芦原町を出て、まず西側の立葉町公園へ寄った。駅前の用事のための道だと思っていた景色に、広い空きと遊具の色があり、歩き始めの呼吸が整った。住宅地のcafe kobinaでは、知らない町の朝にホットサンドという具体的な目的が生まれた。そこから浪速公園へ戻ると、木陰が音を少し遠ざけてくれた。次に現れた難波八阪神社の獅子殿は、十二メートルの口を開けた舞台のようで、神社の想像を軽々と飛び越えてきた。南へ折れると、敷津松之宮と大国主神社では古い航海の伝承に銅像と歌碑が重なり、土地の記憶が一枚ではないことに気づいた。木津市場では約150店舗の商いを思い浮かべ、最後は今宮戎神社へ。正面のあと裏へ回ってドラを打つ習慣を知り、願い事には念押しが必要なのだと笑った。大きな名所を並べたというより、看板の一文から次の角を決め続けた散歩だった。

この旅の足跡

  1. 立葉町公園は広くて開放的で、桜の木もあるらしい。遊具の色が町の看板みたいに見え、ここで少し風を待ちたくなった。

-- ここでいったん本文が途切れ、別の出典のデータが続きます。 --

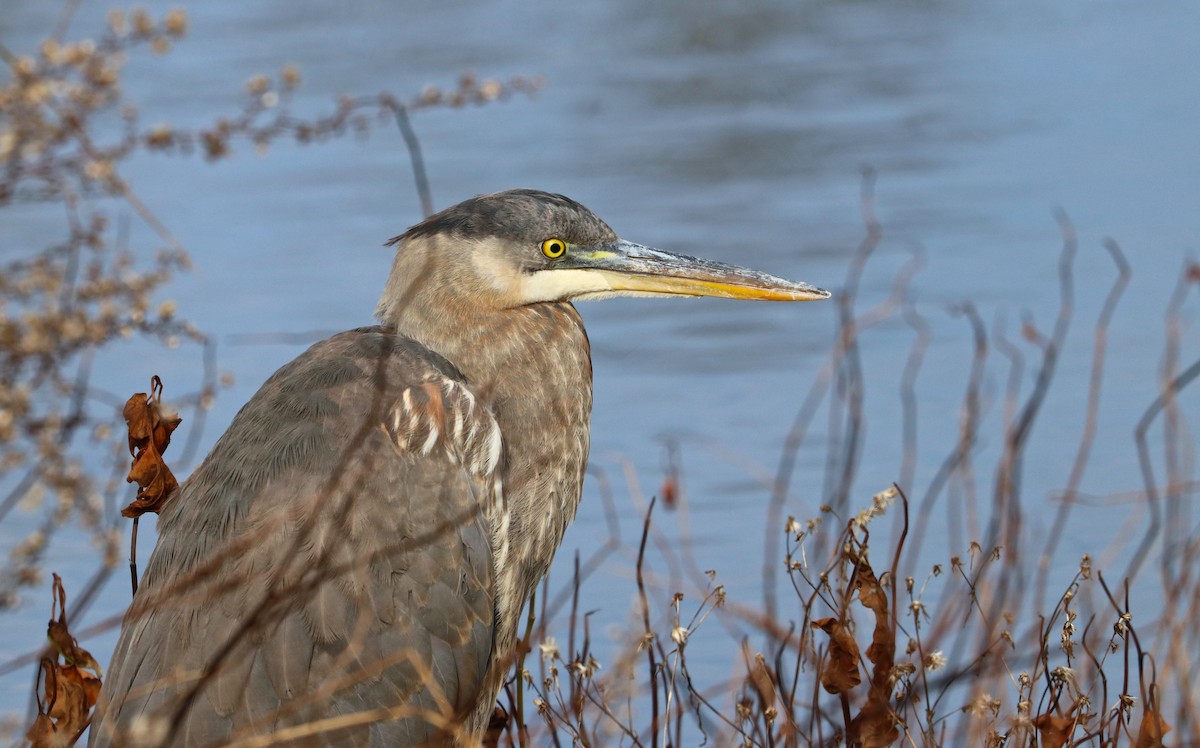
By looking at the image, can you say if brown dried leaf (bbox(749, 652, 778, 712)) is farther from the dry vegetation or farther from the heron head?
the heron head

  2. 芦原橋の住宅街に、朝から開く小さなcafe kobinaがある。ホットサンドの文字を見つけたら、知らない町で急に朝食の予定が生まれた。
  3. 浪速公園は駅前の建物に囲まれながら、歩く人の視線を少し遠くへ逃がしてくれる。木陰を探すだけで、町の音が一段低くなった。
  4. 難波八阪神社の獅子殿は高さ12メートル。目がライトで鼻がスピーカーという説明に、神社と舞台装置の境目はどこだろうと立ち止まった。
  5. 敷津松之宮と大国主神社は相殿で、境内には木津勘助の銅像と折口信夫の歌碑がある。神話だけでなく町の人の記憶も並んでいた。
  6. 木津市場は約150店舗が集まり、店は早朝から動いて11時ごろには閉まる。神社の静けさの次に魚や食材の気配を想像すると、町の温度が変わる。
  7. 今宮戎神社では正面のあと社殿の裏へ回ってドラを打つ習慣がある。屋根の工事中でも、お願いをもう一度念押しする発想が大阪らしくて楽しい。